2 thoughts on “The moral case is undeniable

  1. Thinking about this historically suggests we’re getting a little more civilized.

    The foundation work of the Western canon is the Illiad, which is about an explicitly genocidal war. This seems to have been completely normal for their times, across the world.

    The “Manifest Destiny” of the United States was less nasty. Its purpose was to despoil the Natives of their lands, but it did not take exterminating them as a goal. (The end of the Pequot War in 1638 is the first instance I know of “cultural genocide”, where the defeated group was (to be) eliminated culturally without killing all of their menfolk.)

    Zionism insists that a certain patch of land must be controlled by a certain tribe, but it does not take driving out the previous occupants as a goal.

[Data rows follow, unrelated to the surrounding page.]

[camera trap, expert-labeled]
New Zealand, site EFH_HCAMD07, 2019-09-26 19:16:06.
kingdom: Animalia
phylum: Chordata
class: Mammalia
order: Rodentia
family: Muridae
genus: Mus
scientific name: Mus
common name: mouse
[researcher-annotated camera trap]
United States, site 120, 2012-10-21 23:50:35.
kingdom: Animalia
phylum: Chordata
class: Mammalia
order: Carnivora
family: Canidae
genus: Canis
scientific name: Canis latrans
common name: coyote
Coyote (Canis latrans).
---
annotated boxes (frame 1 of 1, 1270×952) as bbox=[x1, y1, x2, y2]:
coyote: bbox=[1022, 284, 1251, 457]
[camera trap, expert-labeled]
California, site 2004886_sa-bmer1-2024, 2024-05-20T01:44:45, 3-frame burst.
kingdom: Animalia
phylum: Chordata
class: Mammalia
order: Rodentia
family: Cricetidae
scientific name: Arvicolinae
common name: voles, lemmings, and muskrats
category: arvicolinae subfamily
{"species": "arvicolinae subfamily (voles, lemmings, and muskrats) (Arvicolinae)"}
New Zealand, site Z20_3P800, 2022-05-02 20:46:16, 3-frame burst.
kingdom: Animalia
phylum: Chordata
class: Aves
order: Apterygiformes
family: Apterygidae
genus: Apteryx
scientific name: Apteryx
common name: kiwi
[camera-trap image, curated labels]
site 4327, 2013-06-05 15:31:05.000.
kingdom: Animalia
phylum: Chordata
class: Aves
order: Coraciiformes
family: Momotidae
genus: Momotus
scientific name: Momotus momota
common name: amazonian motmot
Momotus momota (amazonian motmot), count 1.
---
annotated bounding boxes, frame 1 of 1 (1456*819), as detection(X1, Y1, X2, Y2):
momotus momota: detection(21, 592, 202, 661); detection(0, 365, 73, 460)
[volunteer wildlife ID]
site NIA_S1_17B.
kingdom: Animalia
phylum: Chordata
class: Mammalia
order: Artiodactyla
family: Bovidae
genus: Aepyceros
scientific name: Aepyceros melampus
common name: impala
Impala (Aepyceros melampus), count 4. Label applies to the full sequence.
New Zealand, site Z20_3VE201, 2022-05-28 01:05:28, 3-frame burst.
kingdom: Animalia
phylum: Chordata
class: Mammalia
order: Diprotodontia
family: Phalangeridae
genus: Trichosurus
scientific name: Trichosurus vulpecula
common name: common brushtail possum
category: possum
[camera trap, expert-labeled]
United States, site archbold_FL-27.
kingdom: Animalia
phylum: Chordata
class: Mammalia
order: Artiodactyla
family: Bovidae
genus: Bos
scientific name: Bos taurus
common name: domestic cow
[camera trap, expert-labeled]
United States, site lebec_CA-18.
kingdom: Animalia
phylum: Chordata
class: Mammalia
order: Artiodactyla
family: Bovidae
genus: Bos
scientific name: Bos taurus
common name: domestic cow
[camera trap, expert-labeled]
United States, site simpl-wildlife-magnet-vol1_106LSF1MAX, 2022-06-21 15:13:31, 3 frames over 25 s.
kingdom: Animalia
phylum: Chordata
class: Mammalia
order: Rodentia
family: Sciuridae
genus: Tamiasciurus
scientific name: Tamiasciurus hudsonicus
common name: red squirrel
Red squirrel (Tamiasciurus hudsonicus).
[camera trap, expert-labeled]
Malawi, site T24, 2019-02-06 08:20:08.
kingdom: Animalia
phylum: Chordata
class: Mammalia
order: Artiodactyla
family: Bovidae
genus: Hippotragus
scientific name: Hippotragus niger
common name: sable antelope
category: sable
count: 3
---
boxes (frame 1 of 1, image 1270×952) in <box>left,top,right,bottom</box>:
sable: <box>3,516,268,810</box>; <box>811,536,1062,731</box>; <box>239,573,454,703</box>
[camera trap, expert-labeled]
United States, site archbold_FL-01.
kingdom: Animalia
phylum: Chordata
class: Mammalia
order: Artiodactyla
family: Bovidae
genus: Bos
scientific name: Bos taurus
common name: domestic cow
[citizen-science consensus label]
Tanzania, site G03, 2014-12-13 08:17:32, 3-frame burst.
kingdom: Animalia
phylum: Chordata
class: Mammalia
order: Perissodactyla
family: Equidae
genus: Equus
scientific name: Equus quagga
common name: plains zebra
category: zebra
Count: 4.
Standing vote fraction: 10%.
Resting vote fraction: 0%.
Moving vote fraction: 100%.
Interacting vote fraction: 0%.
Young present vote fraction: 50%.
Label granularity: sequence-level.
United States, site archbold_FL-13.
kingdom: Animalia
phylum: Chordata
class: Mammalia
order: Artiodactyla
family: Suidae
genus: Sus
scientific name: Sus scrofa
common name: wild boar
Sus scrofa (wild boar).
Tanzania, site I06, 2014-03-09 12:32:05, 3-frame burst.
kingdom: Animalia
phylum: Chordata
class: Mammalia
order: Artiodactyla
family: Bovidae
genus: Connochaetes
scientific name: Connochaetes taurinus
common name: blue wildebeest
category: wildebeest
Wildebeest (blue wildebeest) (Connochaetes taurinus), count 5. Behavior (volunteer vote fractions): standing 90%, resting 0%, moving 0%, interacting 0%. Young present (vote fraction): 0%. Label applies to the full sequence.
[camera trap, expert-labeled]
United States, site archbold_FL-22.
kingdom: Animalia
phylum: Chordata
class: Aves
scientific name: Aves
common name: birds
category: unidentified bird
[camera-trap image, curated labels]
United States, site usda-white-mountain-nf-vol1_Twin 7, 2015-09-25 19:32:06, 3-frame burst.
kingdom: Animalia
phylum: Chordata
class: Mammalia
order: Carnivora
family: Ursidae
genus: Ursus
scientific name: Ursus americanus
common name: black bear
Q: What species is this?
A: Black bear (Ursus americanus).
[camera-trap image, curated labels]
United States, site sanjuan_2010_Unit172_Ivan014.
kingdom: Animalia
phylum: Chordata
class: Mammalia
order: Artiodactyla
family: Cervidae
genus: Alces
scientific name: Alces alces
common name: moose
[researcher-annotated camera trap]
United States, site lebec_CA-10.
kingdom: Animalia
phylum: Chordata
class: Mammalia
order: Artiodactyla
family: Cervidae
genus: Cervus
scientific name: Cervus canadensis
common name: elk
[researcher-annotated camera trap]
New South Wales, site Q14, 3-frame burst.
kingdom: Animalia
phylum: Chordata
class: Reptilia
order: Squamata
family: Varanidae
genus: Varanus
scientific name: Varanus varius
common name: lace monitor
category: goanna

    An exit from Manifest Destiny was re-admitting the Natives into the polity that was on their land when they were granted citizenship in 1934. Politically, this was feasible because there were sufficiently few Natives that they didn’t affect things politically (in the rich and powerful parts of the country). It doesn’t seem that the Israel/Palestine problem has this exit, as the number of Palestinians who can reasonably claim a right of return is large enough to overthrow the Jewish control of the state. It doesn’t help that there are no other places as prosperous that Palestinians can either claim or get permission to go to.